Siapa sih yang tak mau berhijab sesuai dengan kaidah? Tapi lagi-lagi kembali pada pribadi masing-masing. Saya penyuka warna cerah, karena warna itu seperti memberi semangat tinggi kalau saya sedang beraktivitas. Saya juga suka menjulurkan kerudung menjadi macam-macam bentuk asalkan masih menutup dada dan rambut panjang saya dengan baik. Bedanya saya tak suka kalung atau hiasan berlebihan selain sebuah bros untuk melengkapi penampilan.
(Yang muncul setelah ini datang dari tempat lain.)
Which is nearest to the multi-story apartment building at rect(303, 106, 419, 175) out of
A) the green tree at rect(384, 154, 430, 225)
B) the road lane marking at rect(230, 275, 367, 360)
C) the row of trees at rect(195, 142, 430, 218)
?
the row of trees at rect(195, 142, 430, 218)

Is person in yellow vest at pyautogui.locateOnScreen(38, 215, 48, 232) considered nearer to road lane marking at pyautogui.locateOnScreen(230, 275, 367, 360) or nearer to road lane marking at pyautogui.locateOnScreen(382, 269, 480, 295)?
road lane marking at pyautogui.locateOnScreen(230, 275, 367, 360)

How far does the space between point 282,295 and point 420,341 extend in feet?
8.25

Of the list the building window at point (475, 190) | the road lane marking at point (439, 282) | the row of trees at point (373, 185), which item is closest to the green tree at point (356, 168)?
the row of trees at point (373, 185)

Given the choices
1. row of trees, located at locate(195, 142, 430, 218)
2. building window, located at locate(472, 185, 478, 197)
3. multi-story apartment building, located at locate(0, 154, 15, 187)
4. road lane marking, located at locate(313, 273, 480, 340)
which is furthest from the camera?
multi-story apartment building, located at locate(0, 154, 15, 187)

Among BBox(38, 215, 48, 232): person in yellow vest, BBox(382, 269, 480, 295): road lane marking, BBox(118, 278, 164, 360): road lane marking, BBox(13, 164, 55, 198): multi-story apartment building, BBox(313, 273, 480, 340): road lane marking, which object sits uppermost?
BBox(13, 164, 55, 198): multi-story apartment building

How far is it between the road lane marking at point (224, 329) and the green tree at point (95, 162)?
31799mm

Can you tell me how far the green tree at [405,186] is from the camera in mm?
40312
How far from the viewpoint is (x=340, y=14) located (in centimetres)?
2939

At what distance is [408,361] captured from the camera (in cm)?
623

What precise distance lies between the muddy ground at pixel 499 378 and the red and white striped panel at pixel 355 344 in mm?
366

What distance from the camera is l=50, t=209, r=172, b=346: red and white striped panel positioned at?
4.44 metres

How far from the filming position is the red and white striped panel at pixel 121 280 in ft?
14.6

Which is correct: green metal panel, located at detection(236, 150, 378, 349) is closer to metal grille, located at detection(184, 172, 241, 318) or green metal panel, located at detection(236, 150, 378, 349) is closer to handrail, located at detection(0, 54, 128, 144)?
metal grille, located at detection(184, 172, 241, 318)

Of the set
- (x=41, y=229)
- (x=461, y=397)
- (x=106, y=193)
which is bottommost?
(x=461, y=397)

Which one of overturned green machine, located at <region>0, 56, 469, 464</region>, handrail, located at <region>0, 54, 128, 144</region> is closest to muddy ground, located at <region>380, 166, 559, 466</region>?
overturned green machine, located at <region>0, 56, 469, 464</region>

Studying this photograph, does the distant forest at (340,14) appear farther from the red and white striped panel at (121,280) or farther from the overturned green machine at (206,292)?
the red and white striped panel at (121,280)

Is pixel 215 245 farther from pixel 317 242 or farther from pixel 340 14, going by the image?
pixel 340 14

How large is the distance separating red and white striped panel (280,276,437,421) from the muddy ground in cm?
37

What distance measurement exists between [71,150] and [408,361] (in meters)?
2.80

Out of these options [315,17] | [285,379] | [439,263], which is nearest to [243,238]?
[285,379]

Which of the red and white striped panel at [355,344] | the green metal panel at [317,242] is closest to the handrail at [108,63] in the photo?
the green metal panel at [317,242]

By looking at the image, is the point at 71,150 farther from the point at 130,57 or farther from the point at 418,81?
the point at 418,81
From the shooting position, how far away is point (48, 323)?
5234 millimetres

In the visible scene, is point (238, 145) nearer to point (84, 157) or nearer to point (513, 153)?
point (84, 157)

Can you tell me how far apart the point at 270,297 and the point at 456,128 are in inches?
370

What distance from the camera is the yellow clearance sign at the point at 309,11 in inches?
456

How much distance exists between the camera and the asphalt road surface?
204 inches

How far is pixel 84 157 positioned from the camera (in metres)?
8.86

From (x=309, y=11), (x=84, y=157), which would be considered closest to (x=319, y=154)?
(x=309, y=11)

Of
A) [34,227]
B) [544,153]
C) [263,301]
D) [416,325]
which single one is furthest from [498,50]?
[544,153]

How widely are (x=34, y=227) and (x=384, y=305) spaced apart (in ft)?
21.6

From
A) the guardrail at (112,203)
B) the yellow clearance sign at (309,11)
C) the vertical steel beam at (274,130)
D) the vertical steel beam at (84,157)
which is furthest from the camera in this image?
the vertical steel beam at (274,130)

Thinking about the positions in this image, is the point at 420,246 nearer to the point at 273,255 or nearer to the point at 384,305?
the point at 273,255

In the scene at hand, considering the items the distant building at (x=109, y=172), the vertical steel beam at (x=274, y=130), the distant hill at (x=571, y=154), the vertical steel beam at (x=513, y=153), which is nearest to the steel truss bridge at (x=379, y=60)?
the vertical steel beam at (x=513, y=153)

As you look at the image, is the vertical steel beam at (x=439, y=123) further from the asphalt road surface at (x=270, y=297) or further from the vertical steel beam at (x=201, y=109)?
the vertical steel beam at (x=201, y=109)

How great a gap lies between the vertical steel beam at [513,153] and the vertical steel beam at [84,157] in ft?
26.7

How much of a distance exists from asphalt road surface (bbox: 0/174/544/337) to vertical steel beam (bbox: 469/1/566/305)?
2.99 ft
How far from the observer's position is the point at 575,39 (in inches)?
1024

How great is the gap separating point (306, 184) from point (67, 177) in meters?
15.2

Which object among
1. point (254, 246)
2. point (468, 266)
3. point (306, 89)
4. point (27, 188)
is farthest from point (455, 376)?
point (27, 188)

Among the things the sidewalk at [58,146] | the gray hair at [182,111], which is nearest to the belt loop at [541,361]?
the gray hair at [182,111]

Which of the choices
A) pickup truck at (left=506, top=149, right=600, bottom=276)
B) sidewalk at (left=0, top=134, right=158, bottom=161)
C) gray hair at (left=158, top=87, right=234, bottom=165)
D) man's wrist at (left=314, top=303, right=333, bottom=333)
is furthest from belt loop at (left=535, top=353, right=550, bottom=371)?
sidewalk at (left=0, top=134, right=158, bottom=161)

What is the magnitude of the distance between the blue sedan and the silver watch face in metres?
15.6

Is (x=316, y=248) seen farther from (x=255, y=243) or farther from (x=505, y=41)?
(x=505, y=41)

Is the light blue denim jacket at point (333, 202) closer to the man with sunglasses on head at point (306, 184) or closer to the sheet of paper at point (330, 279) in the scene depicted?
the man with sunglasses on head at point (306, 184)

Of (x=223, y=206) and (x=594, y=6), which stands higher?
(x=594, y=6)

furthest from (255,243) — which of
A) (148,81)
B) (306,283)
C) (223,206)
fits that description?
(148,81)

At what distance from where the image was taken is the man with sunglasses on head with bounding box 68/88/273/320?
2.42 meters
Saya merasa nyaman dengan semua yang saya pakai, merasa percaya diri di setiap langkah yang saya jalani ketika memakai apa yang saya kenakan saat ini. Asalkan tidak transparan, menutup keseluruhan tubuh dengan baik, tidak ketat dan juga tidak berlebihan, bagi saya itulah gambaran hijab yang sesuai dengan kepribadian saya yang aktif dan sedikit ramai.

Saya justru lebih tak pede ketika harus menghiasi kepala dengan jilbab yang dihiasi dengan berbagai macam bros atau hiasan seperti yang diajarkan banyak hijabers muda. Kesannya saya malah agak alay kalau memakainya di usia saat ini. Rasanya lebih nyaman hanya dengan potongan sederhana seperti dulu saat pertama kali mengenal jilbab. Bahkan jilbab sepuluh tahun lalu masih saya gunakan dengan baik sampai hari ini.

Tahun depan, inilah revolusi hidup pertama yang saya buat. Setidaknya sebulan sekali saya akan mencari pakaian yang benar-benar sesuai dengan citra diri muslimah sesungguhnya. Tak bisa sekaligus karena itu akan ‘menggoyang’ keuangan keluarga dan jelas itu bukan saya. Sambil memperbaiki sedikit demi sedikit penampilan saya, saya juga ingin lebih berilmu memaknai setiap benang yang menutupi aurat agar menjadi muslimah tidak sekedar tertutup aurat namun juga membuka wawasan yang benar.

Makanya, terima kasih buat teman yang mengingatkan saya, dan terima kasih untuk semua teman baik pria atau wanita yang seringkali memention saat memberi potongan hadits tentang jilbab. Saya bukannya tak paham, tak mengerti apalagi tak berusaha menjalani. Hanya saja itu tak mudah bagi ibu tiga anak yang sehari-hari bisa berada di tiga atau empat tempat sekaligus dalam sehari. Bantu saya dengan doa, lebih baik kalau mau membelikan setidaknya sepotong pakaian yang benar-benar sesuai (hehe...) dengan kaidah Islam sesungguhnya tentunya.

Ada satu potongan nasihat teman yang terngiang di telinga saya. “Iringilah jilbab yang kau kenakan, dengan ilmu yang cukup agar melengkapi dirimu menjadi sebuah pribadi yang sesuai antara hati dan penampilan.” Bahwa jilbab ‘hati’ juga tak cukup jika tak menjilbabi penampilan dengan baik.